V2b cells are inhibitory and V2a cells are excitatory. Lateral views of the spinal cord in wild-type trunks at 24 h. Double in situ hybridisation merged images showing GABAergic markers (A, D and G), glycinergic markers (B, E and H) and glutamatergic markers (C, F, and I) in red, and gata2 (A–C), gata3 (D–F) and vsx1 (G–I) in green. Anterior is left, dorsal is up. Scale bar = 50 μm. Panel J shows a single focal plane magnified image of the dashed white box in panel D. Panel K shows a single focal plane magnified image of the dashed white box in panel E. Panel L shows a single focal plane magnified image of the dashed white box in panel F. In these higher magnification views, merged images are on the left, followed by the single green channel and then the single red channel. In all merged images, double-labelled cells in the V2 domain are indicated with stars. V2 cells not expressing a particular neurotransmitter (single-labelled green cells) are indicated with crosses. For quantification of these results see Fig. 6.

Zebrafish V2b cells are VeLDs and ventral gata/scl-expressing cells are KAs. Lateral views of the spinal cord of Tg(8.1kGata1:eGFP) embryos (Kobayashi et al., 2001) at 24–25 h. Immunohistochemistry for GFP (green) and in situ hybridisation for gata3 (red; A and C), scl (red; B and D) or GABAergic markers (red; E–G). Single channel views and merged images are shown for panels A–D. Panels A and B are projections of multiple optical sections at the focal levels at which V2 cells/VeLDs are found. Panels C and D are projections of multiple optical sections at the focal levels at which KA cells are found. Merged images are on top followed by green channel and then red channel images. Panels E–G are projections of multiple optical sections that include the focal levels at which V2 cells/VeLDs and KA cells are found. Panel F is a higher magnification view of the left hand white dotted box in panel E indicating the morphology of 2 VeLDs and panel G is a higher magnification view of the right hand white dotted box in panel E indicating the morphology of a KA cell. Example cell morphologies are indicated by a star in the cell soma and arrow heads pointing to the axon trajectory of that cell. All of the GFP-positive cells express gata3, scl and GABAergic markers. Anterior is left, dorsal is up. Scale bar = 50 μm (A–E).

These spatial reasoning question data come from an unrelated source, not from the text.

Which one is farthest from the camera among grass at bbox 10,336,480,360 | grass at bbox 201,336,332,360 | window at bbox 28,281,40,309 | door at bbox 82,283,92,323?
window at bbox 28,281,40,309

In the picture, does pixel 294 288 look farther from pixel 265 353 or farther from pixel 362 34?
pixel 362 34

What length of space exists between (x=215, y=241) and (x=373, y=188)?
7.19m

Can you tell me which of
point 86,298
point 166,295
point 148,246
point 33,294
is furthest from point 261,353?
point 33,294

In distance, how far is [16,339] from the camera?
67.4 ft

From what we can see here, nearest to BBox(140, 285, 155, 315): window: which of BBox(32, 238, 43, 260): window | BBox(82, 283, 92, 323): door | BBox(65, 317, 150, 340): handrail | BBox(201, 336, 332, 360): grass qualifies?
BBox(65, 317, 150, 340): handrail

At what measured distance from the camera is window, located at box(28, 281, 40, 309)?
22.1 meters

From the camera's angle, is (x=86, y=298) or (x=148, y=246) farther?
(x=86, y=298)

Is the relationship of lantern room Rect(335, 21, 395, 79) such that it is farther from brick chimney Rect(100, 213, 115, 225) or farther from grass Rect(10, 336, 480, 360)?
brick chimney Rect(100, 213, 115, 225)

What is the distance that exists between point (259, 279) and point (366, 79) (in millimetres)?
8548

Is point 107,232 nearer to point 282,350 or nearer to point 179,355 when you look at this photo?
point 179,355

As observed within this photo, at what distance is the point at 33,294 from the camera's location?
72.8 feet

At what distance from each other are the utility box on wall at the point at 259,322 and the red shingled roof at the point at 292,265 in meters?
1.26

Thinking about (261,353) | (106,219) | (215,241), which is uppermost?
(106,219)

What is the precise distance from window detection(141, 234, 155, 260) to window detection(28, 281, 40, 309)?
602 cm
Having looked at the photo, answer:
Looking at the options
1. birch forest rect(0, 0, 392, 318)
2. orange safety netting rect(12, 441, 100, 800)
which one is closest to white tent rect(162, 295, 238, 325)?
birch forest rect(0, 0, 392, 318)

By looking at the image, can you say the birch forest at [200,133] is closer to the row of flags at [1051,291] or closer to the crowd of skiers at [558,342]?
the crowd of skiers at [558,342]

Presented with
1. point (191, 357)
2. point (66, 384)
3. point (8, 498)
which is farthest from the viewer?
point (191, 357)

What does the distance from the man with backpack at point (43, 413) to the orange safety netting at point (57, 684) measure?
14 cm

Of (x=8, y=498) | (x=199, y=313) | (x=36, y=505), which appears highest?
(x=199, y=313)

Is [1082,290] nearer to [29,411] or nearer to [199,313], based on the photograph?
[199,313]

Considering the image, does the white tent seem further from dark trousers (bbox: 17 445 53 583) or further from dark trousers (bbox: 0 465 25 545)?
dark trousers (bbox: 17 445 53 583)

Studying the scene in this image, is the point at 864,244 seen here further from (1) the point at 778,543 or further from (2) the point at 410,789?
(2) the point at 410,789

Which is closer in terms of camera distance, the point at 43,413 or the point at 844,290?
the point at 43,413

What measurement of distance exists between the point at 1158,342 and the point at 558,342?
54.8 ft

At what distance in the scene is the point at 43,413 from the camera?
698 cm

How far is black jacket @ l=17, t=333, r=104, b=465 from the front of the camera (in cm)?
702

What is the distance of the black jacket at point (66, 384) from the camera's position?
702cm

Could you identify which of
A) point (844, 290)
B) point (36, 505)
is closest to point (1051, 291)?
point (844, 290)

V2a cells are expanded and V2b cells are lost in mind bomb mutants. Lateral views of spinal cord gene expression in mib mutant trunks at 18 somites (18 h) (A–C) and 24 h (E–L). (D) Wild-type embryo at 24 h. In panel L chx10 expression is shown in red and vsx1 in green. GAD is a marker of GABAergic cells (see Materials and methods). Anterior is left, dorsal is up. Scale bar = 50 μm. scl expression in mib mutants is slightly variable. Some embryos have very few remaining cells, as is shown for gata3 in panel F, but other embryos have slightly more remaining ventral cells as shown in panel G.